レノボ・AT&TウィリアムズDriver's Day(その3/最終回)

 片山右京、中嶋一貴が共に訴えたのは、F1が如何にハイテク化したとしても、あくまでもF1は人がマシンをドライブするスポーツであるということ。片山は、その現役時代、モナコでのレースを振り返り次のように語った。

 当時は、今のように、ステアリングから手を離さなくても変速が出来るパドルシフトではなく、市販の乗用車と同じH型のシフトだったので、変速のたびに右手をステアリングから離すわけだが、モナコのようなコースでは、右手はシフトノブを握りっぱなし、つまり、ステアリングはほとんど左手のみで操作していた。そのため、左手の指がステアリングを握ったまま固まってしまい、レースが終わってマシンを降りる時には、左手の指を、右手で一本ずつステアリングから引き離さなくてはならなかった。

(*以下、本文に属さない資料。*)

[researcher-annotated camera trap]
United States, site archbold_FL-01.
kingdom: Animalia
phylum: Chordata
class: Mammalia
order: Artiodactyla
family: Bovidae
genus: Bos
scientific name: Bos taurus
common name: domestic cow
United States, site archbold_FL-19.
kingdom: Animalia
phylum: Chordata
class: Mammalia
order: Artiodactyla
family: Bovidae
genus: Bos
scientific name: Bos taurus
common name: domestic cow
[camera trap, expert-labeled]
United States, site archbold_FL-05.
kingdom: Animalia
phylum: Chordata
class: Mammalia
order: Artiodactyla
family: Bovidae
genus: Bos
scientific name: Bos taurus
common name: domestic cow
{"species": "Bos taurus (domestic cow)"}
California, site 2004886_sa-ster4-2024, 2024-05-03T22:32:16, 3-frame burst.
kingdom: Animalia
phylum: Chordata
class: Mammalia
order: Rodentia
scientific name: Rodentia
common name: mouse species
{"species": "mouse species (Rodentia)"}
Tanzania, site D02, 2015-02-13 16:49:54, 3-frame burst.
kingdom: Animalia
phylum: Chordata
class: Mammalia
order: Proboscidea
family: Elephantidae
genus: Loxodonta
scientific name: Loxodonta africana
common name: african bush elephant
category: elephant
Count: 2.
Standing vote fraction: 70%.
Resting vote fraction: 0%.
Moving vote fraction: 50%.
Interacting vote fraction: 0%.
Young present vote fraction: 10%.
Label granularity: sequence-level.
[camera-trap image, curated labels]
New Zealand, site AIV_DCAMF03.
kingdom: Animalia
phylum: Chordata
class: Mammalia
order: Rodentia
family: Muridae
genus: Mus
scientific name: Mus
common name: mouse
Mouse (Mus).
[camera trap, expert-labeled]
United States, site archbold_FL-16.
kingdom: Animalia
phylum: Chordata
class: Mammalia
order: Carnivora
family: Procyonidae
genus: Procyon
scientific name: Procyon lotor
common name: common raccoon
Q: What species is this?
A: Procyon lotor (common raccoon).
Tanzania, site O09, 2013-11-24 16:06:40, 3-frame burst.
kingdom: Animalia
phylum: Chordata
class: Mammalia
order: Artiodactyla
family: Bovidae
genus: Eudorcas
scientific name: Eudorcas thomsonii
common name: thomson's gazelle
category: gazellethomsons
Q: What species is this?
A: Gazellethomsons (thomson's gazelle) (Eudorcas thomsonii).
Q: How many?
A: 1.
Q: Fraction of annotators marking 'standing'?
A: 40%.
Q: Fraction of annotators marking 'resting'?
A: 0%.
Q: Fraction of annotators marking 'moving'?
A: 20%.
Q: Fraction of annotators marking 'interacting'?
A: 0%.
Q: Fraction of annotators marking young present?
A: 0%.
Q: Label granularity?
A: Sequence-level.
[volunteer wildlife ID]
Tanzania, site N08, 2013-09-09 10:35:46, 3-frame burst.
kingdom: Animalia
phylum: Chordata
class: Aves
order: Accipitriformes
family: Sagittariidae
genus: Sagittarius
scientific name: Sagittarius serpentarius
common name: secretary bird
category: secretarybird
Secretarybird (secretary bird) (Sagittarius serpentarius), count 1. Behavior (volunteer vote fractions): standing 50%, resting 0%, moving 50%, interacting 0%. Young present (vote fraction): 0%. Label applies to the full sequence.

 パワーステアリングもパドルシフトもない時代、片山はコックピットの中で、文字通りマシンと戦っていたのである。

 中嶋一貴は、GP2時代からパドルシフトシフトであり、片山が経験したような体力的はストレスを感じることはないというが、1レースで2-3kgも体重が落ちるF1は、やはりスポーツであると共に、レースの戦略を常に考えながら走る事が求められる、知的スポーツの要素が強くなってきていると語っていた。

 これから10年、もしFIAの発表の通りエンジンの開発が全面的に禁止されるのならば、シャーシの性能と共にますます重要になるのがドライバーの運転技術と戦略的思考であろう。FIAが、もし、その点に着目してエンジンの開発禁止を打ち出したのであれば、大いに評価しなければならないが、どうもそれだけではないらしいところに、ファンはFIAに対する不信感を募らせているのだろうな。

 最後に、レノボがウィリアムズに提供しているITソリューションについて。

 レノボは、ウィリアムズにマシン設計のためのスーパーコンピュータを提供している。このスーパーコンピュータは、風洞実験で得られたデータの解析に用いられ、各サーキットのデータを元にして、最適な空力デバイスの設計に利用されている。

 また、マネジメント部門を含め、500名と言われるウィリアムズのスタッフに対し、同数以上のPCが供与されている。供与されているPCは、レノボブランドではなく、ThinkPadである。そして、このThinkPadは、特にF1チームであるウィリアムズのためにカスタマイズされたものではなく、市販されているものと同一スペックであり、このベーシックなマシンで、バーレーンやマレーシアといった過酷な環境の中でも十分にその機能を発揮しているという。

FW29の横にはLenovoと大書してあるが、チームに提供されているPCは、実はIBMから引き継いだブランド、ThinkPadなのである。果たして、ウィリアムズのスタッフが使うPCがLenovoブランドになる日はくるのであろうか。


 抽選による一般の招待者は300名とのことであったが、その他、上顧客や報道関係の席もたっぷりと用意されており、500名程が集まっていたように見えた。